Perhaps it is unfair to sound so scornful – Sessions, after all, enjoyed a highly successful career that spanned Hollywood films, fantastic sitcoms, and riveting panel shows – but as we mourn the Scottish-born comic, there exists somewhat of a burning sense of what might have been.
Grief-stricken messages from actors and comics call Sessions a ‘genius’. It really doesn’t seem an unjust description. Indeed, there’s a frustrating sense that if Sessions believed that hype, superstardom surely would have beckoned.
It nearly did in the 1980s, as improvisation show Whose Line Is It Anyway? ushered in a new generation of British comics. Fry, Josie Lawrence, and Tony Slattery all prospered in the Channel 4 show. Sessions, though, was on another level.
His fantastical fusion of high art and pop culture, as well as his arsenal of alarmingly accurate impressions, were a perfect vehicle for the world of improv.
Sessions later displayed his talent for mimicry further in the cult show Stella Street. Created with Phil Cornwell, it saw the likes of Al Pacino, Michael Caine, and Mick & Keith all reside on a grotty suburban estate. Many years later, he’d show off his uncanny Alan Rickman impression.
In the noughties, Sessions reunited with good friend Fry for the informative panel show QI. He was less manic than in his Whose Line… days, but still in possession of a scalpel-sharp wit.
It was on the latter programme where I first discovered Sessions. As a fellow swot and spotty-nosed 15-year-old, it was quite an awakening. Up until then, I hadn’t realised that this was what comedy could be like. I loved history, art, and literature as much as I loved football and music and was unsuccessful with girls – Sessions taught me that you could create hilarious stories about the former as successfully as the latter.
His shtick – taking mythical and historical figures and placing them into the absurdity and mundanity of the modern-day – was an amazing lesson in how the trappings of fine art could be distilled into something for the masses. I was awed by his unflappable knowledge that reached savant levels, I loved his urbane anecdotes and I was moved by his self-effacing melancholia.
I later discovered his work on Whose Line…, where I watched Sessions at his unbridled, bombastic best. That had all been and gone before I had been born. However, I was aware of the sudden success it bestowed upon Sessions and how his career afterward never quite matched that widespread recognition.
When you’re a young man, you try on many hats. As a teenager, I wanted to be a comedian. As I didn’t want to mimic my contemporaries, Sessions became my go-to comic. I wanted to match his masterful impressions, his gravitas, and his intellectual pomp. I swapped comedy for writing but I never lost that admiration for Sessions’ imitable brand of humour.

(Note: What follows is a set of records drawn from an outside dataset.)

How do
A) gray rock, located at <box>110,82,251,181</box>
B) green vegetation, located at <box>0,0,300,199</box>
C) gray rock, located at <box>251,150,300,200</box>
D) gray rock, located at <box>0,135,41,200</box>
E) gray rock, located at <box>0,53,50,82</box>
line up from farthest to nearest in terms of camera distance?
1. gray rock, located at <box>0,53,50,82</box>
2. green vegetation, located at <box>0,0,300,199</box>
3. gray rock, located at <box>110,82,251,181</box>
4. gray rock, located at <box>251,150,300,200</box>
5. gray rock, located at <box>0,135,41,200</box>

He leaves behind an admirable body of work in film and TV, popping up in anything from Gangs of New York to Friday Night Dinner. The vast array of tributes paint a vivid picture of a caring, funny, and generous man, but also one who wrestled with doubt, drink, and depression.
When David Brent mentioned John Sessions alongside Milligan, Cleese, and Everett, the line was initially lost on me. Once I got it, the joke made perfect sense. He is exactly the kind of comedian and person Brent would aspire to be – witty, engaging, but mirroring Brent’s own battles.
“I still feel like a rookie,” Sessions lamented in an interview in 2014. Hopefully, deep down, he realised just how gifted he was. As the tributes show, at least many others are rightly aware.